Begin Input for this task

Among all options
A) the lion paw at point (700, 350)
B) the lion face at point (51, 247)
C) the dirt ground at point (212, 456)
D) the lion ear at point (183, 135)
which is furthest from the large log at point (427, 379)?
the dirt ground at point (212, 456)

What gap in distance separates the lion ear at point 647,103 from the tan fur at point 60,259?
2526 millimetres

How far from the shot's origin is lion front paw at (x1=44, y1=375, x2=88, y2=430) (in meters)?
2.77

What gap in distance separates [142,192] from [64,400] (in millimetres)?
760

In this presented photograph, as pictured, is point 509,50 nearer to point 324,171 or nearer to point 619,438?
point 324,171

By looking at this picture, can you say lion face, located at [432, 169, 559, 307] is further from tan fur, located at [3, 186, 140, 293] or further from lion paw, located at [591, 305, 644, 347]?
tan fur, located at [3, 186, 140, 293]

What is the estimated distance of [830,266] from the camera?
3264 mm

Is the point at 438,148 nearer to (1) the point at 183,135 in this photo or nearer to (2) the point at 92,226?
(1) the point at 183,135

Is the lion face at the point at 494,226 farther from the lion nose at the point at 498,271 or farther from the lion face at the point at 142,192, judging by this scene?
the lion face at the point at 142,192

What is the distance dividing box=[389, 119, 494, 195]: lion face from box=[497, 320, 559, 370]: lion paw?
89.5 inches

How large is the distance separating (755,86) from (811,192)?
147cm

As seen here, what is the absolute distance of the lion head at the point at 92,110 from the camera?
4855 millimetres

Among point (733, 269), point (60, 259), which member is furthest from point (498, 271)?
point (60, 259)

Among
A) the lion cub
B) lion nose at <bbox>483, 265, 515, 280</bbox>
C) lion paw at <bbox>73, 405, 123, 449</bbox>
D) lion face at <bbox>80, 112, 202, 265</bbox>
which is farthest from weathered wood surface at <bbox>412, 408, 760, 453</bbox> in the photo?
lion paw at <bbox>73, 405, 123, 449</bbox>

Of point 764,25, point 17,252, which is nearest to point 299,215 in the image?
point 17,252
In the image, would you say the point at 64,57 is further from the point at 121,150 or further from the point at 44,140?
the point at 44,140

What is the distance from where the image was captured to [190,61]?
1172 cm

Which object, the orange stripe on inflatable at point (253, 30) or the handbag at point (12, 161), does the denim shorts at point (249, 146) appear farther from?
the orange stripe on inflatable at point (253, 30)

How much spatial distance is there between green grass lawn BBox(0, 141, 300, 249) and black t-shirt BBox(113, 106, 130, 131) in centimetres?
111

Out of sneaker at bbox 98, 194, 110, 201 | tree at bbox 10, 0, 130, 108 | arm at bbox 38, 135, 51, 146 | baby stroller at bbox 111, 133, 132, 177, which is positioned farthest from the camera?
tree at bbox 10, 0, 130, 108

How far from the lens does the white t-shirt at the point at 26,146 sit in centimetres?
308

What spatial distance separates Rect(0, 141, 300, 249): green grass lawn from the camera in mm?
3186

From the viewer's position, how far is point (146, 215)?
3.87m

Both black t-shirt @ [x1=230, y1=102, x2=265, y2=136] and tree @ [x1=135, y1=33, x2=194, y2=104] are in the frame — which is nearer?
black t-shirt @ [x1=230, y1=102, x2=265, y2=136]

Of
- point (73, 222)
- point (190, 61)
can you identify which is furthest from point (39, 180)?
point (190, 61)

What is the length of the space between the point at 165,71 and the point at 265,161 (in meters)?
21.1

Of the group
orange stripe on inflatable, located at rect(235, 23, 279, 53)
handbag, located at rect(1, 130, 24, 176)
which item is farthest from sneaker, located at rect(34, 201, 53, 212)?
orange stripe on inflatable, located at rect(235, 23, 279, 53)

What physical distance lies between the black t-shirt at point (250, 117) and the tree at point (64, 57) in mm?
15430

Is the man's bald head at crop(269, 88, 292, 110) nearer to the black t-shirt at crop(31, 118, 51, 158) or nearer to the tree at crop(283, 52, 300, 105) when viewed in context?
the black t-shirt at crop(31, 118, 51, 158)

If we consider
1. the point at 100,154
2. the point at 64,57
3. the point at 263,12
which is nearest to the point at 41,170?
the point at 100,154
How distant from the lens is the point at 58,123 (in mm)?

End Input for this task

Aim: Return everything in the data from the line containing "What is the estimated" down to the line containing "4855 millimetres", reproducing each line exactly.

Finished task:
What is the estimated distance of [830,266] from the camera?
3264 mm

Is the point at 438,148 nearer to (1) the point at 183,135 in this photo or nearer to (2) the point at 92,226?
(1) the point at 183,135

Is the lion face at the point at 494,226 farther from the lion nose at the point at 498,271 or farther from the lion face at the point at 142,192, judging by this scene?
the lion face at the point at 142,192

What is the distance dividing box=[389, 119, 494, 195]: lion face from box=[497, 320, 559, 370]: lion paw?
89.5 inches

How large is the distance separating (755,86) from (811,192)?
147cm

As seen here, what is the absolute distance of the lion head at the point at 92,110 from the camera?
4855 millimetres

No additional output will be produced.